The expected output is every record below, transcribed exactly, with the pictures left out.

§ Stored entries:

- - - - -

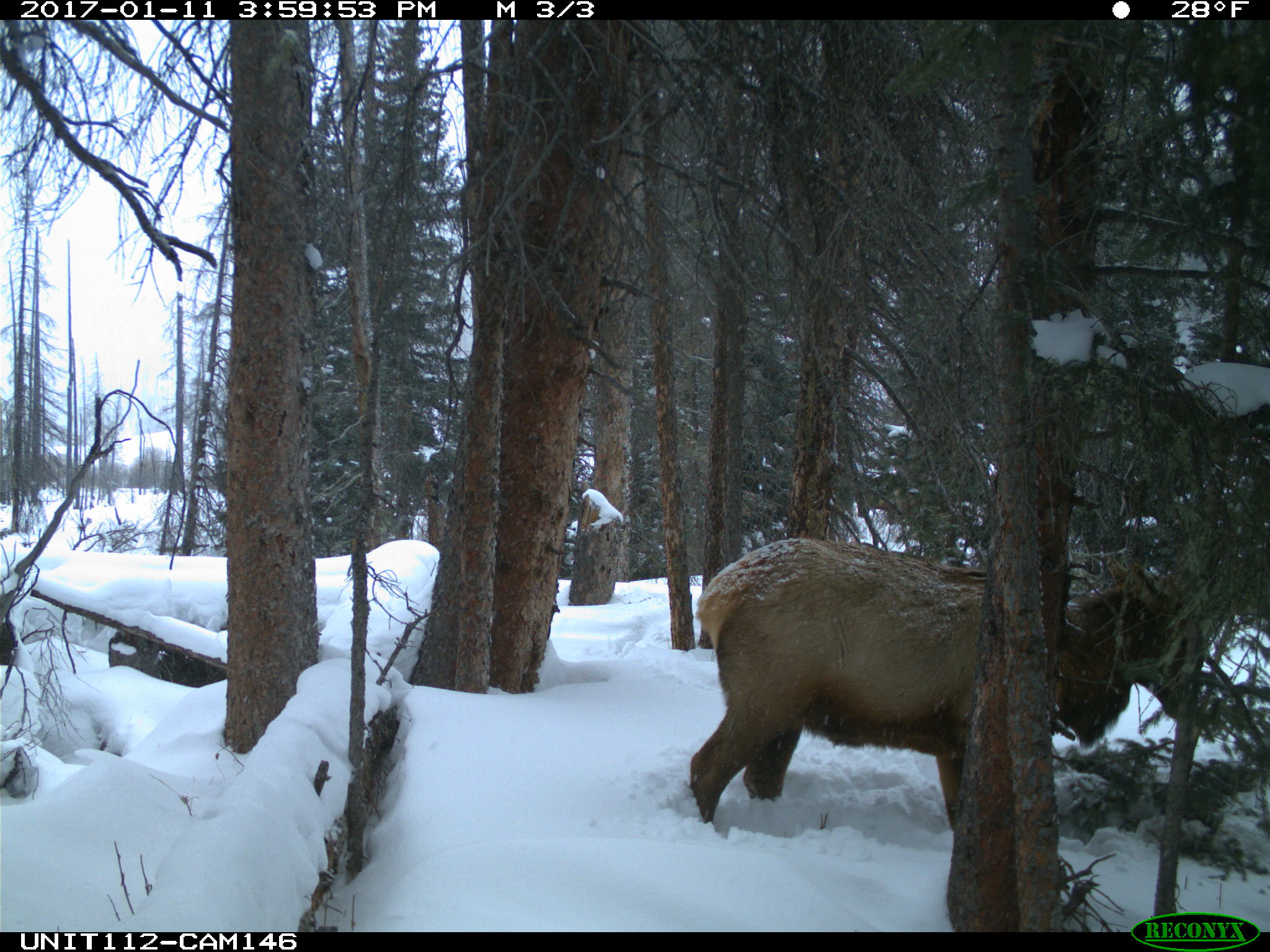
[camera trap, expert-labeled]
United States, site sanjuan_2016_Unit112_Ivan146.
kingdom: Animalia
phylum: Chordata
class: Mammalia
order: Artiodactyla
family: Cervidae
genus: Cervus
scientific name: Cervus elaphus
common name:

- - - - -

§ Response box:
[camera trap, expert-labeled]
United States, site sanjuan_2016_Unit112_Ivan146.
kingdom: Animalia
phylum: Chordata
class: Mammalia
order: Artiodactyla
family: Cervidae
genus: Cervus
scientific name: Cervus elaphus
common name:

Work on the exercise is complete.